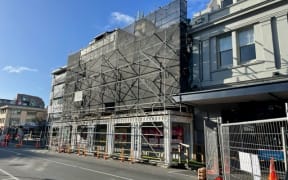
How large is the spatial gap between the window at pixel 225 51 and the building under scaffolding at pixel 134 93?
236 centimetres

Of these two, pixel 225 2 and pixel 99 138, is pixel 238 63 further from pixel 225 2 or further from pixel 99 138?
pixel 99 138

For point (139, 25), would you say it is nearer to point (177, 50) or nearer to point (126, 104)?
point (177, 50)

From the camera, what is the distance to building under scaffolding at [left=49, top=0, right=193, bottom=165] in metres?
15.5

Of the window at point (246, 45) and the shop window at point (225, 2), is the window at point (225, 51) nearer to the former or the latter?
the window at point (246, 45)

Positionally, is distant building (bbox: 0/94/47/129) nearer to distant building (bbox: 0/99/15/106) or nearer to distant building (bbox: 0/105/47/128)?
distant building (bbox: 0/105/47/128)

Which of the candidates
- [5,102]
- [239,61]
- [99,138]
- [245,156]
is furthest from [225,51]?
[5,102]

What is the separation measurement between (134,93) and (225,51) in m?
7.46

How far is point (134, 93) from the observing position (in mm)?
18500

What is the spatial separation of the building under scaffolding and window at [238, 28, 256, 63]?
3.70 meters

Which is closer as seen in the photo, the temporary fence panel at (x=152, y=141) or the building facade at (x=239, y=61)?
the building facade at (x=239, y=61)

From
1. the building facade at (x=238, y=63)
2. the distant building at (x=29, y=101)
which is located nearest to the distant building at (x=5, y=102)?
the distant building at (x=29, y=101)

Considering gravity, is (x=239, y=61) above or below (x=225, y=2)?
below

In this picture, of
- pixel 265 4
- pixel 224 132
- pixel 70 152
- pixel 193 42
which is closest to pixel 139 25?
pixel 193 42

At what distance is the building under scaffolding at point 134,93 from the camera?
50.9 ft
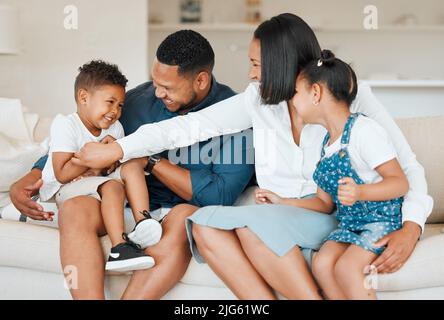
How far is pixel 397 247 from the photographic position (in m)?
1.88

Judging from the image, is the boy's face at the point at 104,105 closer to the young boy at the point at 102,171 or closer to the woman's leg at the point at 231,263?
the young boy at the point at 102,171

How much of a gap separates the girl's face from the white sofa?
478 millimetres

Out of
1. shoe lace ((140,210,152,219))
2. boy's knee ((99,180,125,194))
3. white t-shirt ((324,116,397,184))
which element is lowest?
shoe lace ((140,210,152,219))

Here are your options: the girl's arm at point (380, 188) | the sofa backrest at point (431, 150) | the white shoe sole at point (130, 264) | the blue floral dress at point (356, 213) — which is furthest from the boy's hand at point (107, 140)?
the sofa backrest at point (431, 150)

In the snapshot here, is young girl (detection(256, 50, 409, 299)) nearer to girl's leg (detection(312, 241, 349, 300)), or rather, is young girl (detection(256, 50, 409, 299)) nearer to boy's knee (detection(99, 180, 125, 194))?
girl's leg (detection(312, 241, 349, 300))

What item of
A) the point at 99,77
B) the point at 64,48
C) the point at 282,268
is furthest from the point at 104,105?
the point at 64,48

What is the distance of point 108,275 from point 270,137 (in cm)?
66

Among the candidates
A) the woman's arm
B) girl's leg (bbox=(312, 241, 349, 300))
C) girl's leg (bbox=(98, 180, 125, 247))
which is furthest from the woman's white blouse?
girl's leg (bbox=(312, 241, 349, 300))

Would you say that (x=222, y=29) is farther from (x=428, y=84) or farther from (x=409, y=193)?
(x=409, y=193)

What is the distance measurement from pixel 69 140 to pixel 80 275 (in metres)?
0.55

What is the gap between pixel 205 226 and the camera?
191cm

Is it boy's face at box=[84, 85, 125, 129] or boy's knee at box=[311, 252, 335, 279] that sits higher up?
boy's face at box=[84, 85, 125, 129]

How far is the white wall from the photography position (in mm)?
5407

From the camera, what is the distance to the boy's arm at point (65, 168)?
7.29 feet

+ + + + + + +

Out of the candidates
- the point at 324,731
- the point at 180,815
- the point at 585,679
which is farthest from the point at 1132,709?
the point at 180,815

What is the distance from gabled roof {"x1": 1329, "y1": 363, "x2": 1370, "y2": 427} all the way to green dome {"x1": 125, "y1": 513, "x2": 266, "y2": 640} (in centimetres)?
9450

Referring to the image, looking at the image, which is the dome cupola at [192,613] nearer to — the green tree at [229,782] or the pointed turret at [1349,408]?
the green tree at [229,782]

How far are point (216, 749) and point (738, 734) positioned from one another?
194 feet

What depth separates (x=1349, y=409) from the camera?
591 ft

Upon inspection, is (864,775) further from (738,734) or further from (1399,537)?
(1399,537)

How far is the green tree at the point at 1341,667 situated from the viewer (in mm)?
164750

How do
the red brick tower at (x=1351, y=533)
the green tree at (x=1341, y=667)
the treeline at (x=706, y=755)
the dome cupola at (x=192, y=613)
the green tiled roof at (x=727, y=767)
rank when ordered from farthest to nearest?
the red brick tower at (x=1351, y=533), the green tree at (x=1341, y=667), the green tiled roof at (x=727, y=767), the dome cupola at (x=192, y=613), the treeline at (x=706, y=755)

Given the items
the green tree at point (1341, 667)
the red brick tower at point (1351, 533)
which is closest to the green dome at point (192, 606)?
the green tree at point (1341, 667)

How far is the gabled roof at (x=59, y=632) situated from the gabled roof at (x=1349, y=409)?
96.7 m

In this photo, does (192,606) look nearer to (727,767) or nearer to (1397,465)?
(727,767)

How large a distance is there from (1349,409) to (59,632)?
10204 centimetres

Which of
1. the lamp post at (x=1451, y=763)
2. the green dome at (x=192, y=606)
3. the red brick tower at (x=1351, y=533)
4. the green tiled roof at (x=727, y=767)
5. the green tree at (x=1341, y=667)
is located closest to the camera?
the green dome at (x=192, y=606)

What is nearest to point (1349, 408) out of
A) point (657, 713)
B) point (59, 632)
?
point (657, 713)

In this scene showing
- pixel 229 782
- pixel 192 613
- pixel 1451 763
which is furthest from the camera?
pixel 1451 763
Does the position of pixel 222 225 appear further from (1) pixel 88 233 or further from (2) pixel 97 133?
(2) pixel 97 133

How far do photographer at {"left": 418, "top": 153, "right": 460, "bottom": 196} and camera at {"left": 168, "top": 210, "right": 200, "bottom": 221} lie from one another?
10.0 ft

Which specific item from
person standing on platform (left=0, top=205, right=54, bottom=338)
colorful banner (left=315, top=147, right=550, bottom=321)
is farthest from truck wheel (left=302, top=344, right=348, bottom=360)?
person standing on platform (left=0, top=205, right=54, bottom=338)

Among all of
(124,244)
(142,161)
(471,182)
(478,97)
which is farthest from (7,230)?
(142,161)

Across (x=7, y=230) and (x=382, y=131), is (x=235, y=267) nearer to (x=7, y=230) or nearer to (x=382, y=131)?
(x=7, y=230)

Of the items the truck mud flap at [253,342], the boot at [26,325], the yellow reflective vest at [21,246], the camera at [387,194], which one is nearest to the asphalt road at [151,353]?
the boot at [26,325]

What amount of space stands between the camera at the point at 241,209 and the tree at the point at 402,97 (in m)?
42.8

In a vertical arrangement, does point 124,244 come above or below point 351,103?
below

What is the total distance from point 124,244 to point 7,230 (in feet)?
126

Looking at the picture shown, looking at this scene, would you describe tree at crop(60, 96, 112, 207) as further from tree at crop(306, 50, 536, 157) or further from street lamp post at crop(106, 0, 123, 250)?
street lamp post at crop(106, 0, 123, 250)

+ + + + + + +

Di cuántas líneas de las entradas de arriba contienen la palabra "dome". Responde únicamente con el número.

7